Previous research has shown that women with atypia have a fourfold to fivefold increased “relative risk,” meaning that they are four to five times more likely to develop breast cancer than women who don’t have these lesions. But few studies have had the patient numbers and follow-up time to report the patients’ “absolute risk,” the chance that she will develop breast cancer over a certain period of time.

Importantly, the Mayo findings were validated by researchers at Vanderbilt University using biopsies from a separate cohort of women with atypia. Both data sets revealed that at 25 years following biopsy, 25 to 30 percent of these women had developed breast cancer.

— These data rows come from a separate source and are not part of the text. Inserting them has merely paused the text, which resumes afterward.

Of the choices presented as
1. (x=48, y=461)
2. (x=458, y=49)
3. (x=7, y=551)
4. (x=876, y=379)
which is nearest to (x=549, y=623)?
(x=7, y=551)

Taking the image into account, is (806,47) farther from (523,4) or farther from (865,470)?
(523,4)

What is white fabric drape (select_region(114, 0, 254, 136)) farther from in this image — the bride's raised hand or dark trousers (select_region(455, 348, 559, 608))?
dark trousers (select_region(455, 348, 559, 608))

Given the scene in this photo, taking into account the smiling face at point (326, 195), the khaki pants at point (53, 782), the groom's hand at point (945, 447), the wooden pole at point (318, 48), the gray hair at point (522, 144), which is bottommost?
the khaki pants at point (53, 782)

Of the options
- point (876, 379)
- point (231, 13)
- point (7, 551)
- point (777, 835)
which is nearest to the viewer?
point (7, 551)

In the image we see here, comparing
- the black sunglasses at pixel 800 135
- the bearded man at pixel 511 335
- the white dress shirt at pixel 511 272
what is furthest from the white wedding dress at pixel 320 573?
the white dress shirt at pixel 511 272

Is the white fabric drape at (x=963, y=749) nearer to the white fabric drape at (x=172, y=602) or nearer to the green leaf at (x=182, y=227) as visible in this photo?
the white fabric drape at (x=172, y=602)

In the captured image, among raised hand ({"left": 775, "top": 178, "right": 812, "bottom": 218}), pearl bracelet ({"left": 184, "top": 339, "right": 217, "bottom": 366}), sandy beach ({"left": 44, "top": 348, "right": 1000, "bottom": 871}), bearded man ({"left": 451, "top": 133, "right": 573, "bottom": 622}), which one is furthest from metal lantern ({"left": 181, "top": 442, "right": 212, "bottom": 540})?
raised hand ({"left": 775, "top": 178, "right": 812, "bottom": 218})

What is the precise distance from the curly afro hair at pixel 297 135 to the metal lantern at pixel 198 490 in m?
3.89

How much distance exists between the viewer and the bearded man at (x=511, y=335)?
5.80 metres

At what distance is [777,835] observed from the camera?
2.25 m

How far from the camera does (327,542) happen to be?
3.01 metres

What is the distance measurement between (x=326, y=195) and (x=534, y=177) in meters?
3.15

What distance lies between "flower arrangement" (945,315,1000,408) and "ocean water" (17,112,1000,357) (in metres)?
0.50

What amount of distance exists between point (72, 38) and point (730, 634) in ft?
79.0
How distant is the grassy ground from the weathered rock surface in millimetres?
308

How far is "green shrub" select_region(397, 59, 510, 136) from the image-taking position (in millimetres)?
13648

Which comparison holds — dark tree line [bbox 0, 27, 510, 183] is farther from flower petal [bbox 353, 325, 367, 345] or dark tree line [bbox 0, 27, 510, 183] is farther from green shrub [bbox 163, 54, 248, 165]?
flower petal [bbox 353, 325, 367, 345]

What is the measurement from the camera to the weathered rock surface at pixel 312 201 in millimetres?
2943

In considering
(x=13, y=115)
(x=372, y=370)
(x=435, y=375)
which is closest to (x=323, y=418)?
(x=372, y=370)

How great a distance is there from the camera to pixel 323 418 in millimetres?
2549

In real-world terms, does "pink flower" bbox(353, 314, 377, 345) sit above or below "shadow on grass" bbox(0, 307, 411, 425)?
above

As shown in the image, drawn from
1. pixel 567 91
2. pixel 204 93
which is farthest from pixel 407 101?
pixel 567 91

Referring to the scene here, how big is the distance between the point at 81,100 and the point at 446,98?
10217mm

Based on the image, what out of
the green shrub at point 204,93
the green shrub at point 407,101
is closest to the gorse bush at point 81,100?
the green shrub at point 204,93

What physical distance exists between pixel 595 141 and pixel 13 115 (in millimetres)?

The researchers were able to give an even more accurate estimate of risk by incorporating information from a patient’s pathology specimen. They found that as the extent of atypia in a biopsy increased, as measured by the number of separate atypia lesions or foci, so did the woman’s risk of developing breast cancer. For example, at 25 years post-biopsy, 47 percent women with three or more foci of atypia in the biopsy had developed breast cancer, compared to only 24 percent of women with one focus.

Based on these results, the research team recommends that women with atypical hyperplasia be recognized as having significantly increased lifetime risk of breast cancer and thus be candidates for screening MRI. Moreover, anti-estrogen medications like tamoxifen have already been tested in clinical trials in women with atypia and shown to lower their risk of breast cancer by 50 percent or more.

Yet, Dr. Degnim said many women with atypia are not taking the medications, in part because they and their physicians have not had solid estimates of their breast cancer risk to guide them.